Could the records below please be retyped exactly, with their pictures left out?
*** Block opens ***
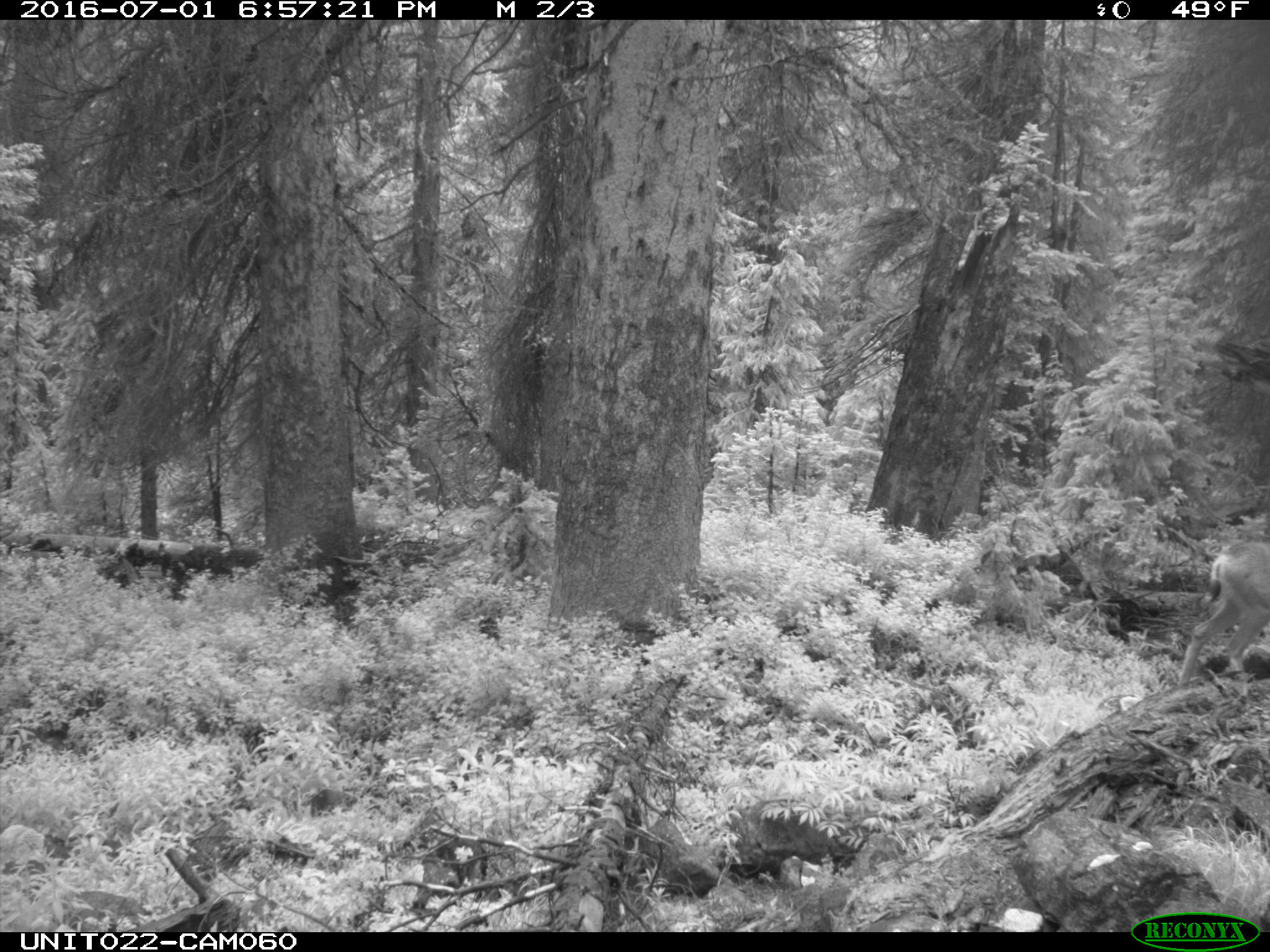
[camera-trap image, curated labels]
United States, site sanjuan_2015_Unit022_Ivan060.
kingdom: Animalia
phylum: Chordata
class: Mammalia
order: Artiodactyla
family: Cervidae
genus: Odocoileus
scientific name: Odocoileus hemionus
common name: mule deer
*** Block closes ***
**EXPECTED OUTPUT**
[camera-trap image, curated labels]
United States, site sanjuan_2015_Unit022_Ivan060.
kingdom: Animalia
phylum: Chordata
class: Mammalia
order: Artiodactyla
family: Cervidae
genus: Odocoileus
scientific name: Odocoileus hemionus
common name: mule deer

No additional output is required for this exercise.